Siamo alla nostra ultima stazione. Bat è di partenza, io e Burkhard cerchiamo di riorganizzare le idee. Il nostro hotel ci offre finalmente quella vista sul mare che da giorni aspettavamo. Siamo tutti e tre esausti. È stata una corsa con il tempo, chiaramente perché il tempo è danaro. La raccolta del materiale, che comunque continuerà nei prossimi giorni da parte mia è stata ottima.
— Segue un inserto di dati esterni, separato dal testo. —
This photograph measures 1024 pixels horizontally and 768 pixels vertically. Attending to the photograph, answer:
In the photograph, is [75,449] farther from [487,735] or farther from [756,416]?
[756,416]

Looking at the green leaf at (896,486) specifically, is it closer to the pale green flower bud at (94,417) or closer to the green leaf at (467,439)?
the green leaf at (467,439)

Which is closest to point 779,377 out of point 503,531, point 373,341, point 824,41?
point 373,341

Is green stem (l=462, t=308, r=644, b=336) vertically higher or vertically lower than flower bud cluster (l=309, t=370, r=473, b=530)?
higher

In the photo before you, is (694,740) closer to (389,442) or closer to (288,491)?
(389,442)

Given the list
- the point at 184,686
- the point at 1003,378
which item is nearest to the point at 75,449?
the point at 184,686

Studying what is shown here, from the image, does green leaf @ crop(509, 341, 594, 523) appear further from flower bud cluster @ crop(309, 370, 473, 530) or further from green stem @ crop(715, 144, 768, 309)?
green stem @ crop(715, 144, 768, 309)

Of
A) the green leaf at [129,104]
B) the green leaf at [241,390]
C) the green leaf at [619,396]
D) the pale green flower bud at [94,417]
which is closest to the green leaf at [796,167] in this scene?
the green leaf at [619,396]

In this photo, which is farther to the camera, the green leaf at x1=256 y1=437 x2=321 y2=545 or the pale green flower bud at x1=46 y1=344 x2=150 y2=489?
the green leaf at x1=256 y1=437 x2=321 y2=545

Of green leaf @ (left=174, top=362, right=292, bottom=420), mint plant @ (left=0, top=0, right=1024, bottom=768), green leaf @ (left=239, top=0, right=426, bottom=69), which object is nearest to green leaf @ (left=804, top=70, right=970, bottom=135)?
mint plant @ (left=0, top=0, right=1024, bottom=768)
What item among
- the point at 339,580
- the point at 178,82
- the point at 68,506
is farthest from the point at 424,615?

Non si poteva fare di meglio.
Ce ne andiamo subito ad osservare il mare, facciamo qualche foto, riprendiamo, immagini e forza.
Accompagnamo Bartosz al treno. Prima di salutarci facciamo una colazione piccante. Ore otto e trenta, appena tre, quattro ore di sonno. Decidiamo per una zuppa di trippa e bigos. Il caffè mattutino accompagna il nostro pasto, noi accompagnamo Bat al treno. Parte per Vienna dove sta completando la sua tesi di dottorato.
Ci salutiamo, consapevoli di quello che non è successo, il resto lo avrete capito dalle nostre pagine giornaliere, o meglio notturne.

 
   

Con Burkhard decidiamo di passare per un ultima volta il confine, questa volta a piedi. Un treno ci aspetta dal'altra parte. Ci sono molti turisti che transitano in direzione contraria alla nostra, per andare a passeggiare lungomare sulla costa polacca. Il paese dove ci fermiamo sembra deserto, stazione vuota, negozi chiusi, strade senza auto; ci chiediamo se siamo o no.
Ripartiamo per il nostro hotel.

Questa volta non ci chiedono neanche i passaporti.